_TEXT SHOWN:_
↓↓↓

The Constitutional Right To Bear Arms Has Outlived Its Usefulness
Debate Details

“A well regulated Militia being necessary to the security of a free State, the right of the people to keep and bear Arms shall not be infringed.” –2nd Amendment
Recent mass shooting tragedies have renewed the national debate over the 2nd Amendment. Gun ownership and homicide rates are higher in the U.S. than in any other developed nation, but gun violence has decreased over the last two decades even as gun ownership may be increasing. Over 200 years have passed since James Madison introduced the Bill of Rights, the country has changed, and so have its guns. Is the right to bear arms now at odds with the common good, or is it as necessary today as it was in 1789?

↑↑↑

_JOB:_ Who introduced the Bill of Rights, according to the Second Amendment debate text? The lines after the Second Amendment debate text have no connection to it.

_DATA PROVIDED:_
↓↓↓

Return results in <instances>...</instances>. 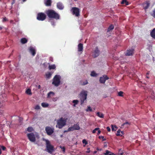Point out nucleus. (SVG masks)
Here are the masks:
<instances>
[{
  "label": "nucleus",
  "instance_id": "obj_31",
  "mask_svg": "<svg viewBox=\"0 0 155 155\" xmlns=\"http://www.w3.org/2000/svg\"><path fill=\"white\" fill-rule=\"evenodd\" d=\"M151 15L155 18V9H154L150 14Z\"/></svg>",
  "mask_w": 155,
  "mask_h": 155
},
{
  "label": "nucleus",
  "instance_id": "obj_3",
  "mask_svg": "<svg viewBox=\"0 0 155 155\" xmlns=\"http://www.w3.org/2000/svg\"><path fill=\"white\" fill-rule=\"evenodd\" d=\"M87 93V91H82L79 94V98L80 100L81 104L82 105L85 101H86Z\"/></svg>",
  "mask_w": 155,
  "mask_h": 155
},
{
  "label": "nucleus",
  "instance_id": "obj_6",
  "mask_svg": "<svg viewBox=\"0 0 155 155\" xmlns=\"http://www.w3.org/2000/svg\"><path fill=\"white\" fill-rule=\"evenodd\" d=\"M72 14L76 17H79L80 15V10L79 8L77 7H74L71 9Z\"/></svg>",
  "mask_w": 155,
  "mask_h": 155
},
{
  "label": "nucleus",
  "instance_id": "obj_20",
  "mask_svg": "<svg viewBox=\"0 0 155 155\" xmlns=\"http://www.w3.org/2000/svg\"><path fill=\"white\" fill-rule=\"evenodd\" d=\"M28 41V40L25 38H23L21 39V42L23 44L26 43Z\"/></svg>",
  "mask_w": 155,
  "mask_h": 155
},
{
  "label": "nucleus",
  "instance_id": "obj_40",
  "mask_svg": "<svg viewBox=\"0 0 155 155\" xmlns=\"http://www.w3.org/2000/svg\"><path fill=\"white\" fill-rule=\"evenodd\" d=\"M120 129H119L118 130L117 132V133L116 134V135L117 136H120Z\"/></svg>",
  "mask_w": 155,
  "mask_h": 155
},
{
  "label": "nucleus",
  "instance_id": "obj_35",
  "mask_svg": "<svg viewBox=\"0 0 155 155\" xmlns=\"http://www.w3.org/2000/svg\"><path fill=\"white\" fill-rule=\"evenodd\" d=\"M99 138L100 139H102L103 141L106 140V138H105L103 136H99Z\"/></svg>",
  "mask_w": 155,
  "mask_h": 155
},
{
  "label": "nucleus",
  "instance_id": "obj_17",
  "mask_svg": "<svg viewBox=\"0 0 155 155\" xmlns=\"http://www.w3.org/2000/svg\"><path fill=\"white\" fill-rule=\"evenodd\" d=\"M150 5V2L149 1H147L145 3H144L143 4L144 9L145 10L147 9Z\"/></svg>",
  "mask_w": 155,
  "mask_h": 155
},
{
  "label": "nucleus",
  "instance_id": "obj_8",
  "mask_svg": "<svg viewBox=\"0 0 155 155\" xmlns=\"http://www.w3.org/2000/svg\"><path fill=\"white\" fill-rule=\"evenodd\" d=\"M27 136L29 140L32 142H34L36 141V138L35 134L33 133H31L28 134Z\"/></svg>",
  "mask_w": 155,
  "mask_h": 155
},
{
  "label": "nucleus",
  "instance_id": "obj_43",
  "mask_svg": "<svg viewBox=\"0 0 155 155\" xmlns=\"http://www.w3.org/2000/svg\"><path fill=\"white\" fill-rule=\"evenodd\" d=\"M40 109V107L38 105H37L35 107V109L36 110H39Z\"/></svg>",
  "mask_w": 155,
  "mask_h": 155
},
{
  "label": "nucleus",
  "instance_id": "obj_7",
  "mask_svg": "<svg viewBox=\"0 0 155 155\" xmlns=\"http://www.w3.org/2000/svg\"><path fill=\"white\" fill-rule=\"evenodd\" d=\"M46 18V15L42 12L39 13L38 14L37 17V20L39 21H43Z\"/></svg>",
  "mask_w": 155,
  "mask_h": 155
},
{
  "label": "nucleus",
  "instance_id": "obj_61",
  "mask_svg": "<svg viewBox=\"0 0 155 155\" xmlns=\"http://www.w3.org/2000/svg\"><path fill=\"white\" fill-rule=\"evenodd\" d=\"M2 28L1 26H0V30H2Z\"/></svg>",
  "mask_w": 155,
  "mask_h": 155
},
{
  "label": "nucleus",
  "instance_id": "obj_58",
  "mask_svg": "<svg viewBox=\"0 0 155 155\" xmlns=\"http://www.w3.org/2000/svg\"><path fill=\"white\" fill-rule=\"evenodd\" d=\"M149 74V71H148V72L147 73V75H148Z\"/></svg>",
  "mask_w": 155,
  "mask_h": 155
},
{
  "label": "nucleus",
  "instance_id": "obj_39",
  "mask_svg": "<svg viewBox=\"0 0 155 155\" xmlns=\"http://www.w3.org/2000/svg\"><path fill=\"white\" fill-rule=\"evenodd\" d=\"M99 130V128L98 127L96 128H95L94 130H93V131H92L93 133L94 134V133H95L96 131L97 130Z\"/></svg>",
  "mask_w": 155,
  "mask_h": 155
},
{
  "label": "nucleus",
  "instance_id": "obj_54",
  "mask_svg": "<svg viewBox=\"0 0 155 155\" xmlns=\"http://www.w3.org/2000/svg\"><path fill=\"white\" fill-rule=\"evenodd\" d=\"M50 60H51L52 61H53V59H52V58H50Z\"/></svg>",
  "mask_w": 155,
  "mask_h": 155
},
{
  "label": "nucleus",
  "instance_id": "obj_56",
  "mask_svg": "<svg viewBox=\"0 0 155 155\" xmlns=\"http://www.w3.org/2000/svg\"><path fill=\"white\" fill-rule=\"evenodd\" d=\"M90 150H89V151H87L86 152L87 153H90Z\"/></svg>",
  "mask_w": 155,
  "mask_h": 155
},
{
  "label": "nucleus",
  "instance_id": "obj_22",
  "mask_svg": "<svg viewBox=\"0 0 155 155\" xmlns=\"http://www.w3.org/2000/svg\"><path fill=\"white\" fill-rule=\"evenodd\" d=\"M79 101L77 100H74L72 101V103L74 104L73 106L74 107H76V105L78 104Z\"/></svg>",
  "mask_w": 155,
  "mask_h": 155
},
{
  "label": "nucleus",
  "instance_id": "obj_46",
  "mask_svg": "<svg viewBox=\"0 0 155 155\" xmlns=\"http://www.w3.org/2000/svg\"><path fill=\"white\" fill-rule=\"evenodd\" d=\"M110 153V151L108 150H107L105 153L104 154L105 155H108Z\"/></svg>",
  "mask_w": 155,
  "mask_h": 155
},
{
  "label": "nucleus",
  "instance_id": "obj_28",
  "mask_svg": "<svg viewBox=\"0 0 155 155\" xmlns=\"http://www.w3.org/2000/svg\"><path fill=\"white\" fill-rule=\"evenodd\" d=\"M130 123L127 121V122L124 123L121 125V128H122L124 126H125V125H130Z\"/></svg>",
  "mask_w": 155,
  "mask_h": 155
},
{
  "label": "nucleus",
  "instance_id": "obj_33",
  "mask_svg": "<svg viewBox=\"0 0 155 155\" xmlns=\"http://www.w3.org/2000/svg\"><path fill=\"white\" fill-rule=\"evenodd\" d=\"M124 92L122 91H120L118 93V96L120 97H123L124 96L123 94Z\"/></svg>",
  "mask_w": 155,
  "mask_h": 155
},
{
  "label": "nucleus",
  "instance_id": "obj_32",
  "mask_svg": "<svg viewBox=\"0 0 155 155\" xmlns=\"http://www.w3.org/2000/svg\"><path fill=\"white\" fill-rule=\"evenodd\" d=\"M91 75L92 77H95L97 75V74L94 71H92L91 73Z\"/></svg>",
  "mask_w": 155,
  "mask_h": 155
},
{
  "label": "nucleus",
  "instance_id": "obj_55",
  "mask_svg": "<svg viewBox=\"0 0 155 155\" xmlns=\"http://www.w3.org/2000/svg\"><path fill=\"white\" fill-rule=\"evenodd\" d=\"M68 131H69L68 130H64V132L65 133V132H68Z\"/></svg>",
  "mask_w": 155,
  "mask_h": 155
},
{
  "label": "nucleus",
  "instance_id": "obj_4",
  "mask_svg": "<svg viewBox=\"0 0 155 155\" xmlns=\"http://www.w3.org/2000/svg\"><path fill=\"white\" fill-rule=\"evenodd\" d=\"M66 119H65V118H63L61 117L57 121V127L59 129L62 128L66 124Z\"/></svg>",
  "mask_w": 155,
  "mask_h": 155
},
{
  "label": "nucleus",
  "instance_id": "obj_16",
  "mask_svg": "<svg viewBox=\"0 0 155 155\" xmlns=\"http://www.w3.org/2000/svg\"><path fill=\"white\" fill-rule=\"evenodd\" d=\"M29 52L34 56L36 54V52L35 49L32 47H31L29 49Z\"/></svg>",
  "mask_w": 155,
  "mask_h": 155
},
{
  "label": "nucleus",
  "instance_id": "obj_50",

↑↑↑

_WRITTEN SOLUTION:_ James Madison